O que mais mudou? No passado se trabalhava com a análise das tendências de mercado e de como as empresas iriam se preparar para prosperar por conta destas tendências. Hoje o que trabalhamos é a análise das forças que estão em jogo, como estas forças podem ser anuladas ou bloqueadas e com que velocidade elas vão se manifestar e que surpresas elas vão nos apresentar. Analisamos o tempo todo, quais forças são amigas e quais são inimigas!

O jogo não é mais de quem é grande ou pequeno. Não é mais de quem está há mais tempo ou a menos tempo do mercado. De quem tem mais imagem de marca ou menos. O jogo hoje é de quem consegue ser mais rápido e consistente. Temos então mais um desdobramento. Rapidez e consistência pede muita sincronia na empresa. Questão já discutida em data recente.

Já de um bom tempo percebemos que o debate mensal tem algumas vantagens bem expressivas. A freqüência do debate nos ensina a pensar estrategicamente. Pensa estrategicamente quem consegue enxergar as forças amigas e forças inimigas e aprende a lidar com elas.
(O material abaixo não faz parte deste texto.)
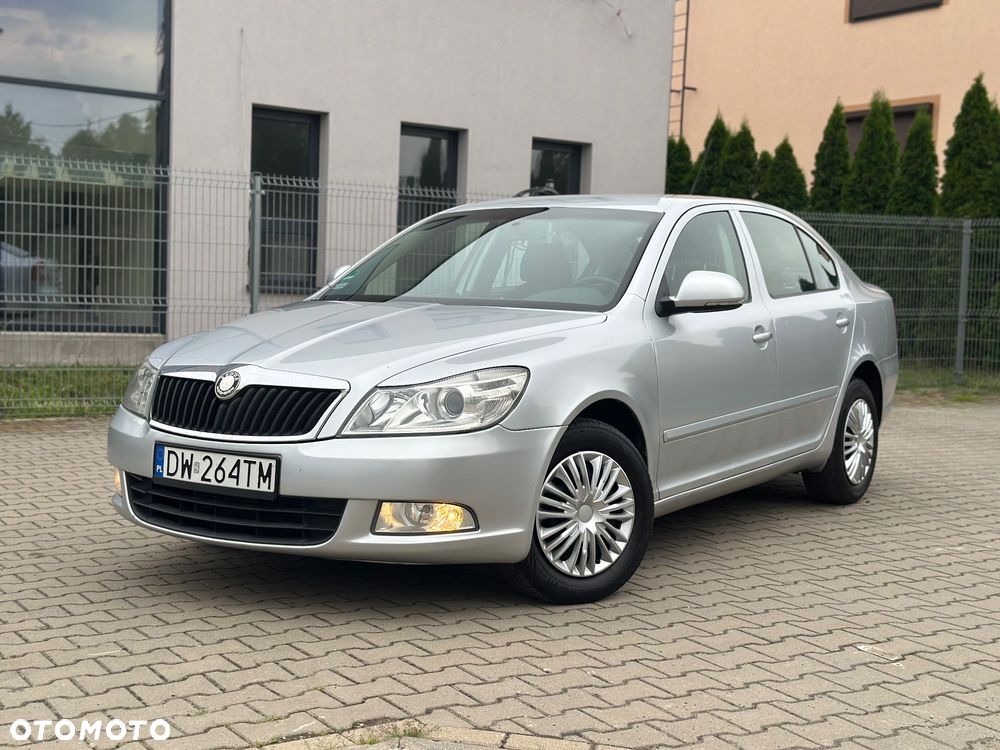 Skoda Octavia 2.0 TDI Elegance - 5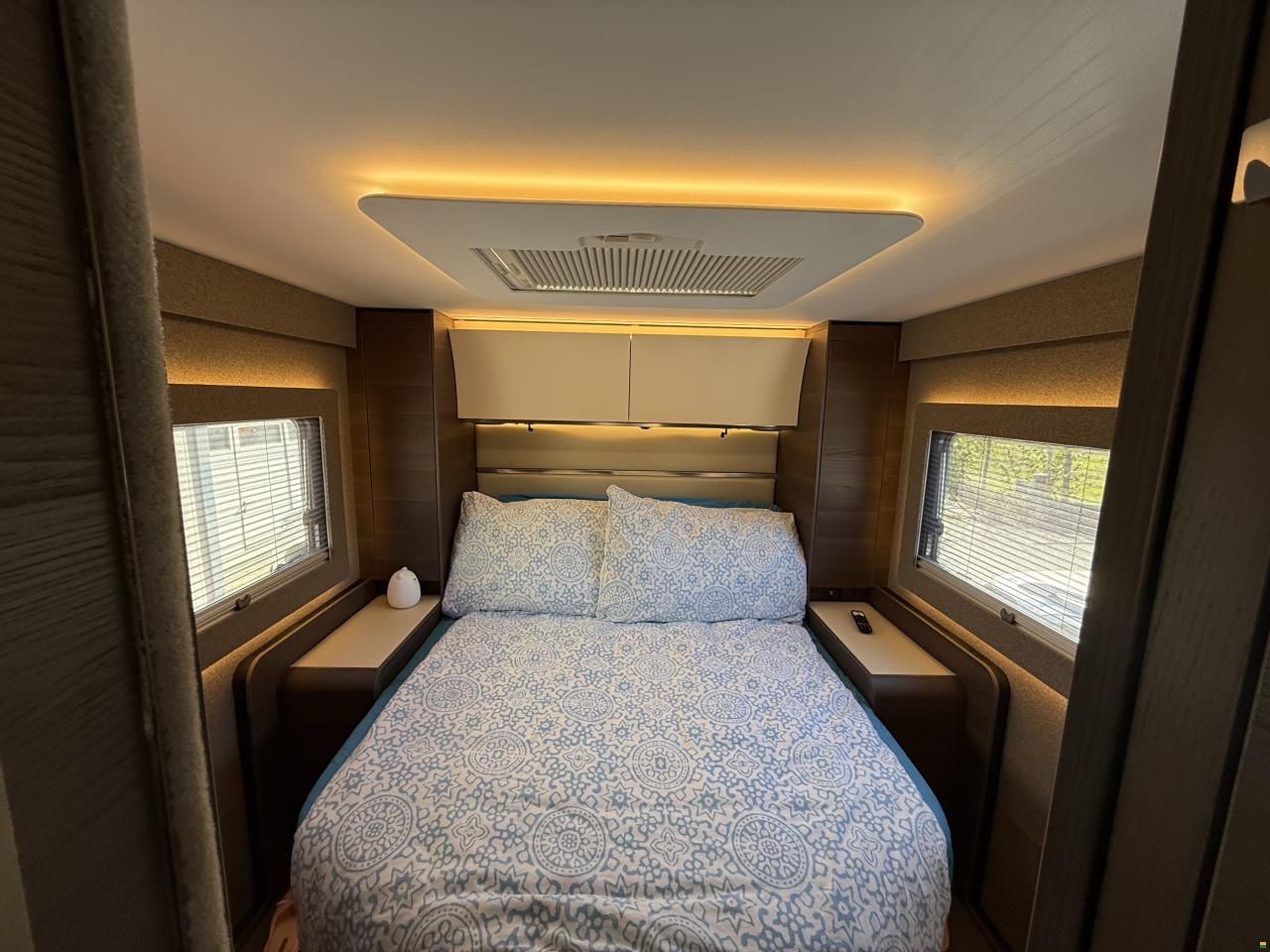 Adria Super Sonic 780DC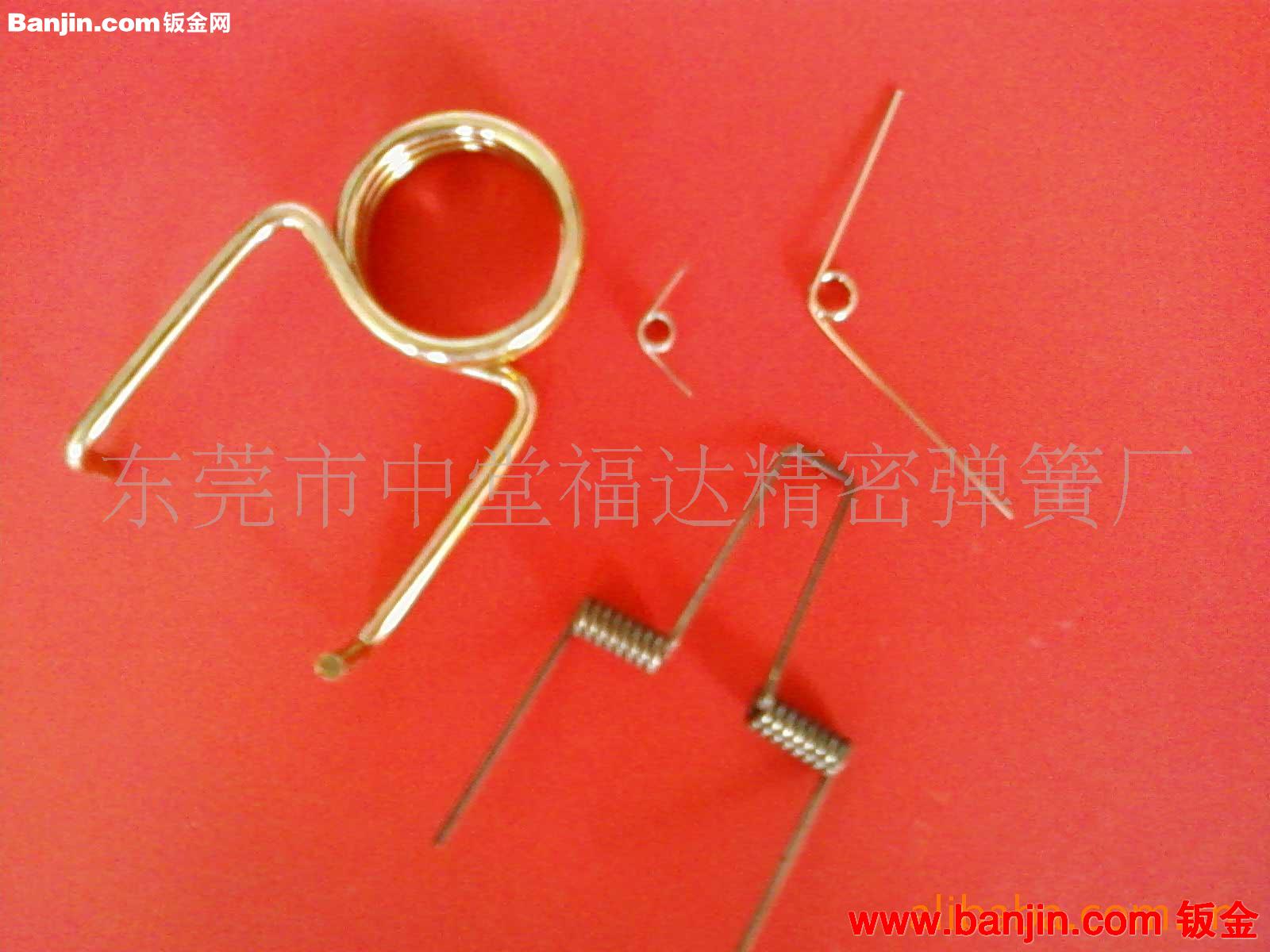 【优质推选】厂家生产双扭弹簧、大弹簧、小弹簧、工艺品弹簧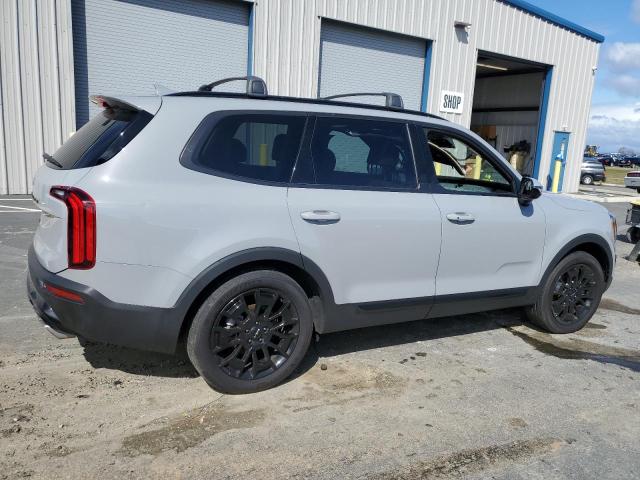 5XYP5DHC2NG224488 KIA Telluride Sx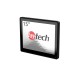 Индустриален Тъч Монитор FAYTECH 4010077706 FT15TMCAPOB, 16852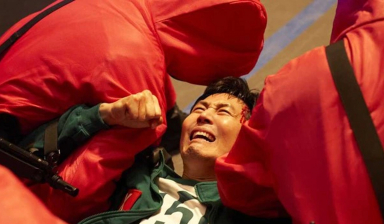 ‘Trò chơi con mực’ mùa 3 gây sốc vì kịch bản tệ thay vì bạo lực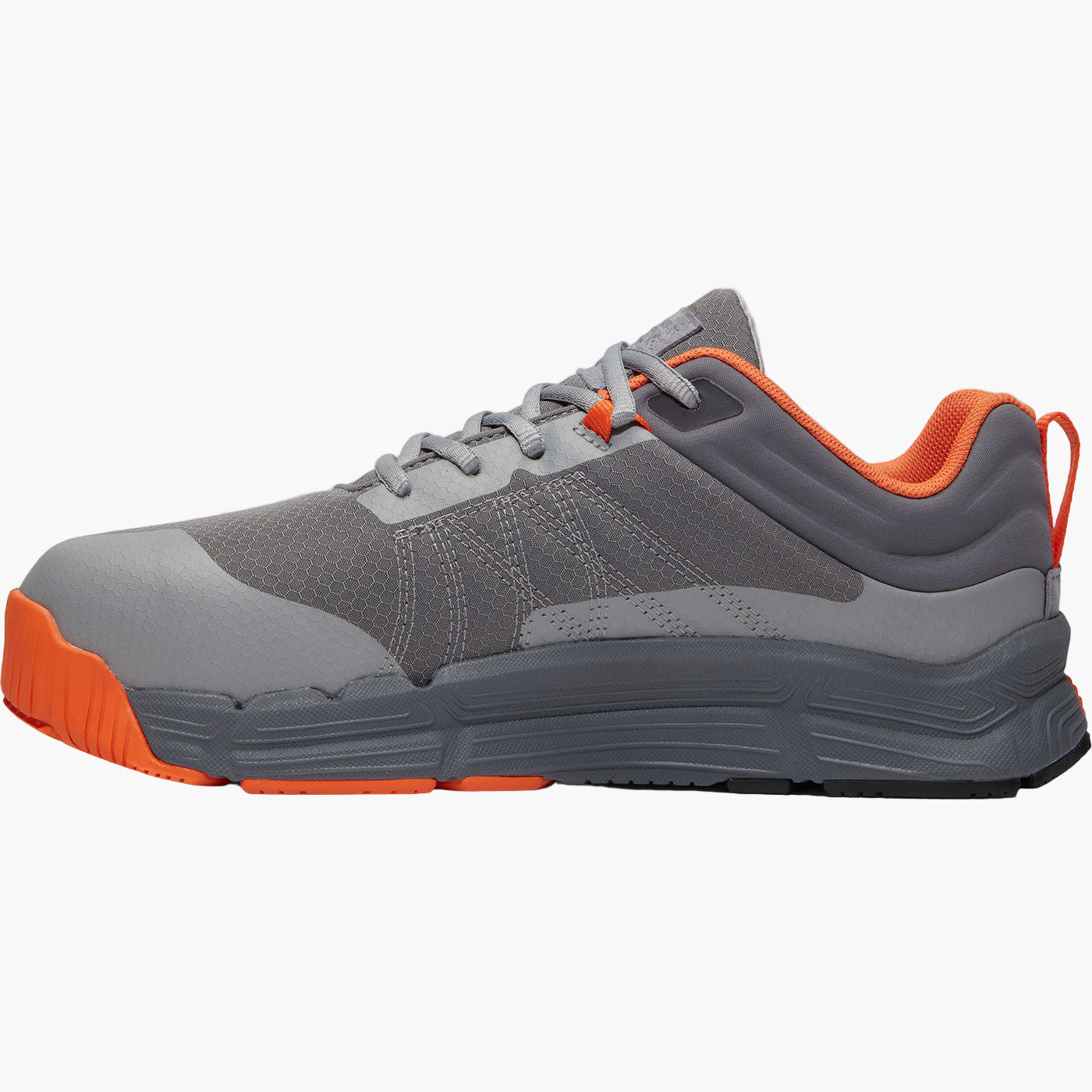 Timberland PRO XR-1 Men's Alloy Toe Electrical Hazard Slip-Resisting Athletic Work Shoe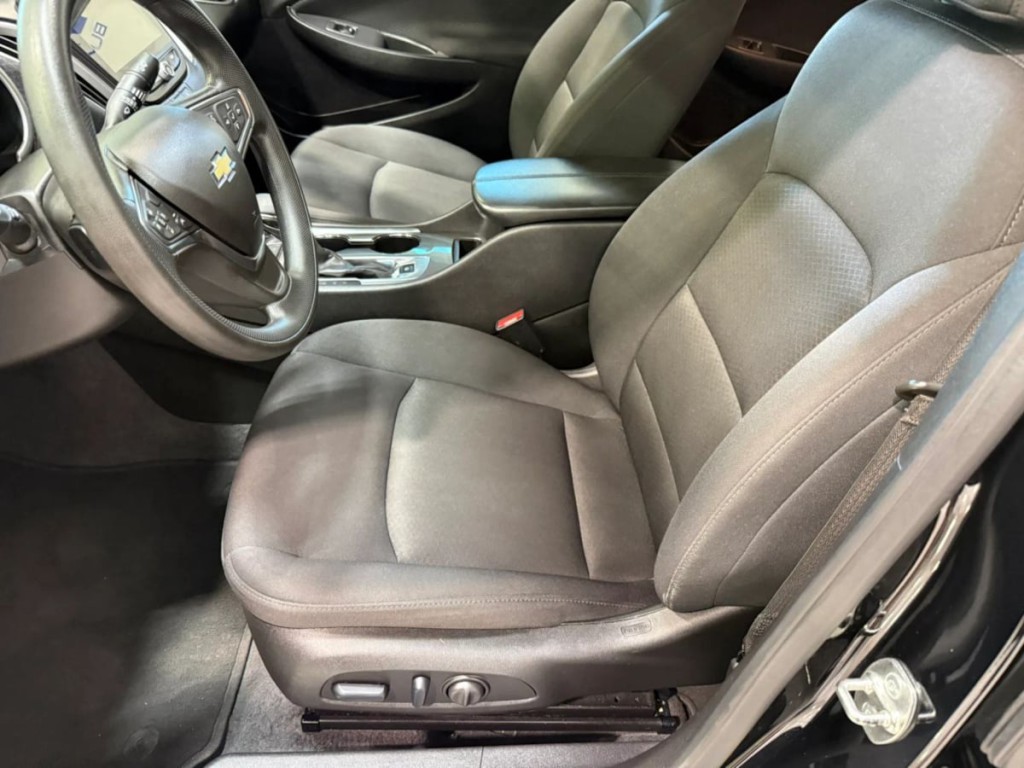2025 Chevrolet Malibu Image 22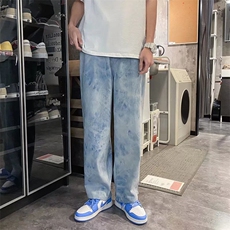 浅蓝色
Quantas vezes nos damos conta que o planejamento estratégico estabelecido está puramente operacional, sem qualquer referência aos inimigos que estarão presentes no cenário? Se a empresa passa o ano todo no operacional, ao fazer o seu planejamento estratégico ela não consegue sair do operacional e ir para o estratégico. A empresa cumpre o formal do estratégico, mas o conteúdo é operacional e sem a riqueza necessária de que a empresa precisa.

Uma segunda vantagem. O debate mensal sincroniza as pessoas de uma forma que o debate anual não consegue fazer. Cria-se uma condição de convergência e diálogo por que se deu oportunidade ao debate.

Uma terceira vantagem expressiva vem de uma expressão lá do famoso MIT. Fazer estratégia é plantar, fazer o operacional é colher. Não se colhe o que não se plantou. A freqüência do debate estratégico nos trás então um plantio sistêmico de novas idéias, novos caminhos, novas soluções muito mais rico e bom para a empresa.

Percebemos então que vivemos uma nova vida. A vida da vigília competitiva de cada dia. A vida na qual o pensamento estratégico é necessário a cada instante e ele fica até mais importante do que o pensamento operacional. Vigília competitiva significa este estado de prontidão e de análise contínua das forças em jogo e a capacidade de acionar recursos e equipes a cada momento, a cada mudança da conjugação de forças.

Estamos então em tempos de uma nova gestão! É a gestão do equilíbrio da condução estratégica com a condução operacional. Ela é fator de sobrevivência e vitória. Parodiando os gladiadores no Coliseu de Roma, os que vão morrer te saúdam!